[Collection entries]

===============

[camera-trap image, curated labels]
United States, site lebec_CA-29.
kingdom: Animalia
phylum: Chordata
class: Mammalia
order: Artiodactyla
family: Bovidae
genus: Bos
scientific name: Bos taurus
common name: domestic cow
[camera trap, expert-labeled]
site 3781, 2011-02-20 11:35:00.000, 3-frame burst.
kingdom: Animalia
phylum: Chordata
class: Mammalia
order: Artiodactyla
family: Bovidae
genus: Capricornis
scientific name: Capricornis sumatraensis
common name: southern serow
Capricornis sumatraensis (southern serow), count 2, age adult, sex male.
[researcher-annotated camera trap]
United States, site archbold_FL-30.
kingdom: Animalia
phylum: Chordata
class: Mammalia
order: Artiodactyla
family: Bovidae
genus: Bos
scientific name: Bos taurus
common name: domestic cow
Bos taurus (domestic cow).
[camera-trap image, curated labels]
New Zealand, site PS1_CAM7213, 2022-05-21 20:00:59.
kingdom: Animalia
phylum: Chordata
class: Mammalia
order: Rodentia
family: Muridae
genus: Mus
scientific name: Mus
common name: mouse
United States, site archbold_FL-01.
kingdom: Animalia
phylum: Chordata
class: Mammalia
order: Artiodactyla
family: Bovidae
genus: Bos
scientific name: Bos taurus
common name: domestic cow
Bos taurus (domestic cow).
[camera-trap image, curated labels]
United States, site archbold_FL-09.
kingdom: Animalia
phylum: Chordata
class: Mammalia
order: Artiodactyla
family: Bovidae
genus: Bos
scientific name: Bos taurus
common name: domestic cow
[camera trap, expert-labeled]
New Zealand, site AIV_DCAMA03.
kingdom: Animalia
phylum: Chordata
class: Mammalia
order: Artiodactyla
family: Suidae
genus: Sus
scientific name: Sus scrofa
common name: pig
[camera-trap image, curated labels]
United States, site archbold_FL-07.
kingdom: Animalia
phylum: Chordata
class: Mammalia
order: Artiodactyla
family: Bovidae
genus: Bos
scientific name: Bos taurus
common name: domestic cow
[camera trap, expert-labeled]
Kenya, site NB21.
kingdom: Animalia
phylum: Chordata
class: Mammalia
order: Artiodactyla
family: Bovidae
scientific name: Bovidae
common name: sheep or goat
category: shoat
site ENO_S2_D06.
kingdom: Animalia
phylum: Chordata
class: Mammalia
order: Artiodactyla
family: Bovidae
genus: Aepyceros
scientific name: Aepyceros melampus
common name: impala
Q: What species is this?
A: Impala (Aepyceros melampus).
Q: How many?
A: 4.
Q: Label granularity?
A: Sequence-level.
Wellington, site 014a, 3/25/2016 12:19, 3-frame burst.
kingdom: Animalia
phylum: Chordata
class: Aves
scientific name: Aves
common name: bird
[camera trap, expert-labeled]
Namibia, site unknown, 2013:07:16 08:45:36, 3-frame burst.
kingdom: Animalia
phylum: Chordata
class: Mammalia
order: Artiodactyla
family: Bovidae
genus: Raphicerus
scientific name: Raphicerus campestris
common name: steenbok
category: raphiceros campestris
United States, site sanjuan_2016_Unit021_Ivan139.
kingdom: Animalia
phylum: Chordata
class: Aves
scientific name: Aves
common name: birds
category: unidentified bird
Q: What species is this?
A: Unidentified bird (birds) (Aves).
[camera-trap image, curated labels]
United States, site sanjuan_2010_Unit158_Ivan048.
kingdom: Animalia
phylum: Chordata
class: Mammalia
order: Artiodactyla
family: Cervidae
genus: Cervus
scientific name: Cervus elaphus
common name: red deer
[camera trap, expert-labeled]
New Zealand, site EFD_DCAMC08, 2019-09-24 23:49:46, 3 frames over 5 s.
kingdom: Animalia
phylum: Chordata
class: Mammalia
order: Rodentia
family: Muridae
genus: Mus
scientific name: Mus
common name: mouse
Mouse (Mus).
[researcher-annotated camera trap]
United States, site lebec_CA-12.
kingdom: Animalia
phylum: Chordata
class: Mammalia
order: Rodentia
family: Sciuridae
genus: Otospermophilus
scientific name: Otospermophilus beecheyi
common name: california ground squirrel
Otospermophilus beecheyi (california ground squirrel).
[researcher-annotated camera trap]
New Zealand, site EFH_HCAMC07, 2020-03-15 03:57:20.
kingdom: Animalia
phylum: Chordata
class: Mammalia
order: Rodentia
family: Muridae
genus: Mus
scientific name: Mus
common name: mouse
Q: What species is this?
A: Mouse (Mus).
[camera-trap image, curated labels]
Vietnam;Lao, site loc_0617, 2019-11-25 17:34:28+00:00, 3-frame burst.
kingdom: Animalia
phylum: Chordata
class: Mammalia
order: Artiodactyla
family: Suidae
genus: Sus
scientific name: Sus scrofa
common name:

===============

• Try it
Copy the records above. Leave out nothing.

• Solution for this exercise
[camera-trap image, curated labels]
United States, site lebec_CA-29.
kingdom: Animalia
phylum: Chordata
class: Mammalia
order: Artiodactyla
family: Bovidae
genus: Bos
scientific name: Bos taurus
common name: domestic cow
[camera trap, expert-labeled]
site 3781, 2011-02-20 11:35:00.000, 3-frame burst.
kingdom: Animalia
phylum: Chordata
class: Mammalia
order: Artiodactyla
family: Bovidae
genus: Capricornis
scientific name: Capricornis sumatraensis
common name: southern serow
Capricornis sumatraensis (southern serow), count 2, age adult, sex male.
[researcher-annotated camera trap]
United States, site archbold_FL-30.
kingdom: Animalia
phylum: Chordata
class: Mammalia
order: Artiodactyla
family: Bovidae
genus: Bos
scientific name: Bos taurus
common name: domestic cow
Bos taurus (domestic cow).
[camera-trap image, curated labels]
New Zealand, site PS1_CAM7213, 2022-05-21 20:00:59.
kingdom: Animalia
phylum: Chordata
class: Mammalia
order: Rodentia
family: Muridae
genus: Mus
scientific name: Mus
common name: mouse
United States, site archbold_FL-01.
kingdom: Animalia
phylum: Chordata
class: Mammalia
order: Artiodactyla
family: Bovidae
genus: Bos
scientific name: Bos taurus
common name: domestic cow
Bos taurus (domestic cow).
[camera-trap image, curated labels]
United States, site archbold_FL-09.
kingdom: Animalia
phylum: Chordata
class: Mammalia
order: Artiodactyla
family: Bovidae
genus: Bos
scientific name: Bos taurus
common name: domestic cow
[camera trap, expert-labeled]
New Zealand, site AIV_DCAMA03.
kingdom: Animalia
phylum: Chordata
class: Mammalia
order: Artiodactyla
family: Suidae
genus: Sus
scientific name: Sus scrofa
common name: pig
[camera-trap image, curated labels]
United States, site archbold_FL-07.
kingdom: Animalia
phylum: Chordata
class: Mammalia
order: Artiodactyla
family: Bovidae
genus: Bos
scientific name: Bos taurus
common name: domestic cow
[camera trap, expert-labeled]
Kenya, site NB21.
kingdom: Animalia
phylum: Chordata
class: Mammalia
order: Artiodactyla
family: Bovidae
scientific name: Bovidae
common name: sheep or goat
category: shoat
site ENO_S2_D06.
kingdom: Animalia
phylum: Chordata
class: Mammalia
order: Artiodactyla
family: Bovidae
genus: Aepyceros
scientific name: Aepyceros melampus
common name: impala
Q: What species is this?
A: Impala (Aepyceros melampus).
Q: How many?
A: 4.
Q: Label granularity?
A: Sequence-level.
Wellington, site 014a, 3/25/2016 12:19, 3-frame burst.
kingdom: Animalia
phylum: Chordata
class: Aves
scientific name: Aves
common name: bird
[camera trap, expert-labeled]
Namibia, site unknown, 2013:07:16 08:45:36, 3-frame burst.
kingdom: Animalia
phylum: Chordata
class: Mammalia
order: Artiodactyla
family: Bovidae
genus: Raphicerus
scientific name: Raphicerus campestris
common name: steenbok
category: raphiceros campestris
United States, site sanjuan_2016_Unit021_Ivan139.
kingdom: Animalia
phylum: Chordata
class: Aves
scientific name: Aves
common name: birds
category: unidentified bird
Q: What species is this?
A: Unidentified bird (birds) (Aves).
[camera-trap image, curated labels]
United States, site sanjuan_2010_Unit158_Ivan048.
kingdom: Animalia
phylum: Chordata
class: Mammalia
order: Artiodactyla
family: Cervidae
genus: Cervus
scientific name: Cervus elaphus
common name: red deer
[camera trap, expert-labeled]
New Zealand, site EFD_DCAMC08, 2019-09-24 23:49:46, 3 frames over 5 s.
kingdom: Animalia
phylum: Chordata
class: Mammalia
order: Rodentia
family: Muridae
genus: Mus
scientific name: Mus
common name: mouse
Mouse (Mus).
[researcher-annotated camera trap]
United States, site lebec_CA-12.
kingdom: Animalia
phylum: Chordata
class: Mammalia
order: Rodentia
family: Sciuridae
genus: Otospermophilus
scientific name: Otospermophilus beecheyi
common name: california ground squirrel
Otospermophilus beecheyi (california ground squirrel).
[researcher-annotated camera trap]
New Zealand, site EFH_HCAMC07, 2020-03-15 03:57:20.
kingdom: Animalia
phylum: Chordata
class: Mammalia
order: Rodentia
family: Muridae
genus: Mus
scientific name: Mus
common name: mouse
Q: What species is this?
A: Mouse (Mus).
[camera-trap image, curated labels]
Vietnam;Lao, site loc_0617, 2019-11-25 17:34:28+00:00, 3-frame burst.
kingdom: Animalia
phylum: Chordata
class: Mammalia
order: Artiodactyla
family: Suidae
genus: Sus
scientific name: Sus scrofa
common name:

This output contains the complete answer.